==== Material for the task ====

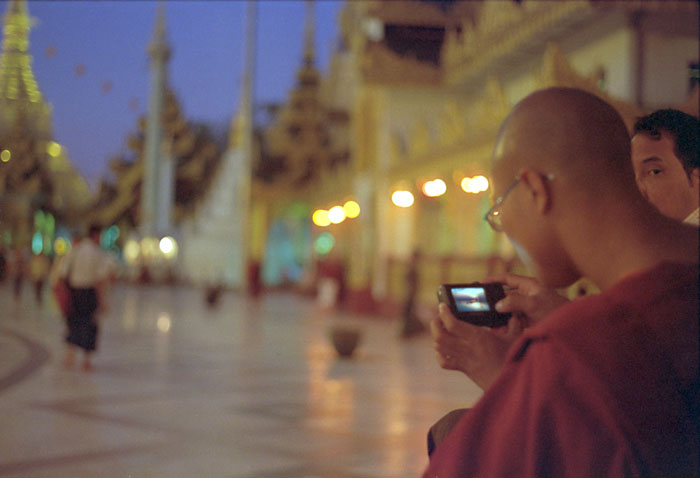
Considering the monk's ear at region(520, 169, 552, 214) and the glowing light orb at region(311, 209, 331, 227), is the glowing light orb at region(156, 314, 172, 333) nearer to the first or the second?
the glowing light orb at region(311, 209, 331, 227)

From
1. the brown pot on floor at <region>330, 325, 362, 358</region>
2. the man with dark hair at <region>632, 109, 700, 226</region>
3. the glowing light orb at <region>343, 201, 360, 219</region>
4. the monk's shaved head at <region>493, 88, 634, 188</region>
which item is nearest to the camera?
the monk's shaved head at <region>493, 88, 634, 188</region>

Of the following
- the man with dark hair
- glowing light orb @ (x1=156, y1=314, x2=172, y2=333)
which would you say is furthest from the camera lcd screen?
glowing light orb @ (x1=156, y1=314, x2=172, y2=333)

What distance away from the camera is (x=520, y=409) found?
1.54m

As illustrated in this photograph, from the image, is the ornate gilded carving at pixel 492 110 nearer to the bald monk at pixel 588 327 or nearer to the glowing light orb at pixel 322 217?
the bald monk at pixel 588 327

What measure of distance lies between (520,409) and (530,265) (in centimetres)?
37

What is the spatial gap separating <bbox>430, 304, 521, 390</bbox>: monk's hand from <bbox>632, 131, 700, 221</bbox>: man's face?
64 centimetres

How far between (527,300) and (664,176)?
2.06 feet

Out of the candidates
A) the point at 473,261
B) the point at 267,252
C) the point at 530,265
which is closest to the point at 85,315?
the point at 473,261

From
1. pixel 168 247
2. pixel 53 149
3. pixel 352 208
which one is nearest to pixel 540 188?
pixel 53 149

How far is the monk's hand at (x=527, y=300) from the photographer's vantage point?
2.03 m

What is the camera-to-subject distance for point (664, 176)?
2.44m

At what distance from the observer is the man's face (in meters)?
2.38

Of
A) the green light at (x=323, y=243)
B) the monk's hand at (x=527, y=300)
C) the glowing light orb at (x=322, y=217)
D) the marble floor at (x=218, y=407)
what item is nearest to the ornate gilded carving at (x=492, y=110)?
the marble floor at (x=218, y=407)

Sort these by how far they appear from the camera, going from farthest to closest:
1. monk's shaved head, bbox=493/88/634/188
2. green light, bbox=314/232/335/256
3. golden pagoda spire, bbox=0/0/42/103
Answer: green light, bbox=314/232/335/256, golden pagoda spire, bbox=0/0/42/103, monk's shaved head, bbox=493/88/634/188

====

Requirements:
Copy every record above word for word, leaving out the pictures.

Answer for the task:
Considering the monk's ear at region(520, 169, 552, 214) and the glowing light orb at region(311, 209, 331, 227), is the glowing light orb at region(156, 314, 172, 333) nearer to the first or the second?
the glowing light orb at region(311, 209, 331, 227)

From
1. the brown pot on floor at <region>330, 325, 362, 358</region>
2. the man with dark hair at <region>632, 109, 700, 226</region>
3. the glowing light orb at <region>343, 201, 360, 219</region>
4. the monk's shaved head at <region>493, 88, 634, 188</region>
which item is nearest to the camera?
the monk's shaved head at <region>493, 88, 634, 188</region>

Of the following
- the man with dark hair
- glowing light orb @ (x1=156, y1=314, x2=172, y2=333)
which would you say is furthest from the camera lcd screen?
glowing light orb @ (x1=156, y1=314, x2=172, y2=333)

What distance away from the camera is (x=520, y=409) found?
1.54m

As illustrated in this photograph, from the image, is the ornate gilded carving at pixel 492 110 nearer to the bald monk at pixel 588 327 or nearer to the glowing light orb at pixel 322 217?
the bald monk at pixel 588 327

What measure of distance lies between (520,409) and (530,265) (in centimetres)?
37

What is the spatial gap separating <bbox>430, 304, 521, 390</bbox>: monk's hand from <bbox>632, 131, 700, 221</bbox>: man's face?
64 centimetres

How far between (527,300) and (664,176)?
2.06 feet

Out of the candidates
A) the point at 473,261
B) the point at 267,252
C) the point at 530,265
which is closest to the point at 85,315?
the point at 473,261

From
1. pixel 168 247
2. pixel 53 149
3. pixel 352 208
which one is nearest to pixel 540 188?
pixel 53 149

How far is the monk's hand at (x=527, y=300) from the photographer's vantage point?
2.03 m

What is the camera-to-subject distance for point (664, 176)?
2.44m

At what distance from the observer is the man's face (in meters)?
2.38

Of
A) the green light at (x=323, y=243)
B) the monk's hand at (x=527, y=300)
C) the glowing light orb at (x=322, y=217)
D) the marble floor at (x=218, y=407)
what item is nearest to the ornate gilded carving at (x=492, y=110)?
the marble floor at (x=218, y=407)

Sort these by how far they appear from the camera, going from farthest to closest:
1. monk's shaved head, bbox=493/88/634/188
2. green light, bbox=314/232/335/256
3. golden pagoda spire, bbox=0/0/42/103
Answer: green light, bbox=314/232/335/256, golden pagoda spire, bbox=0/0/42/103, monk's shaved head, bbox=493/88/634/188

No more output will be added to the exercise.